Keirns, a doctoral candidate, said: "We know stress may lead to weight gain and, specifically, to higher visceral fat.

"Visceral adiposity is the type of fat that is more closely related to CVD risk.

“Even though men typically, on average, had more of this harmful fat than women, we didn’t see the same relationship with the psychological, social stigma.

"For women, the way we view our bodies, and the way others view and judge our bodies appear to have negative effects.

“Even though the women had less visceral adiposity than men, it may be impacting our health more because of the negative way we feel about ourselves.

"Shame, specifically as an emotion, is related to human stress response. When we feel shame, our production of cortisol increases, which can lead to the accumulation of visceral fat."

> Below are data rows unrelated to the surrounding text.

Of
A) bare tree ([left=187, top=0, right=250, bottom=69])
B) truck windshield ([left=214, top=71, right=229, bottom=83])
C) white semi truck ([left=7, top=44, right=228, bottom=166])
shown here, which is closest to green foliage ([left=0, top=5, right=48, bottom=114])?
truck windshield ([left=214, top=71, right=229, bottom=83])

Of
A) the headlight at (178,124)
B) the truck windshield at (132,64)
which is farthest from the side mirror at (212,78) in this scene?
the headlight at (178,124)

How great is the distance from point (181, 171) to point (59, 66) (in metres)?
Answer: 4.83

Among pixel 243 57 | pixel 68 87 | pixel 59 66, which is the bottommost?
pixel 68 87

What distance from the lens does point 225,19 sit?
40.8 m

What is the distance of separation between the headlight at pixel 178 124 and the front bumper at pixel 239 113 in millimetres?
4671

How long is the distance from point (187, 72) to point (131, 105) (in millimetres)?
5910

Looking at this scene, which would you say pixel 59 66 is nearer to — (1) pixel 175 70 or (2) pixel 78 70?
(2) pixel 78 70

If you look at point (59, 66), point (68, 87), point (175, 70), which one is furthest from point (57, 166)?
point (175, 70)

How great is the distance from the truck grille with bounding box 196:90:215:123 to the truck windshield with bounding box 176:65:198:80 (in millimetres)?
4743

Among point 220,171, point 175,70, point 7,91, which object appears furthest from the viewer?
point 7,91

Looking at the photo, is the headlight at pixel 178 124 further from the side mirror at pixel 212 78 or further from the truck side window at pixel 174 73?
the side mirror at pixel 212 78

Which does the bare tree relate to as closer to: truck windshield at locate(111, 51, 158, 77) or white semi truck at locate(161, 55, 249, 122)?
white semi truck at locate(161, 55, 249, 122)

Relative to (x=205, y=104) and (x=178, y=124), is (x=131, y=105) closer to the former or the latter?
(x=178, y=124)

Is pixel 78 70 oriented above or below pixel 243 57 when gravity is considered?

The hormone is released during stress. People with severe depression are more likely to pile on the pounds.

Internalized weight stigma was measured in 70 volunteers using an 11-item questionnaire called WBIS-M.

On average, scores were higher in women than men - 3.5 compared to 2.7. What's more, they corresponded to more visceral fat.

For women, each one-point increase on the scale was associated with an average increase of 0.14 pounds. There was no connection among men.

The WBIS-M scores ranged from one to seven, and DEXA (dual-energy X-ray absorptiometry) scans measured visceral and total body fat.

The US participants, aged 22 to 39, had a BMI of 29 and total body fat of 33 percent, on average.

It is the first study to suggest women with higher levels of weight bias internalization are more likely to accumulate more visceral fat.

Keirns said: "Among health care professionals, we need to be more aware of our assumptions and how weight bias can negatively affect our patients.

"Shifting the conversation from weight loss to health gain may be a simple way to change these conversations in order to eliminate what amounts to bias and judgment toward patients of higher weight."

The results were presented at the American Heart Association's Scientific Sessions 2021.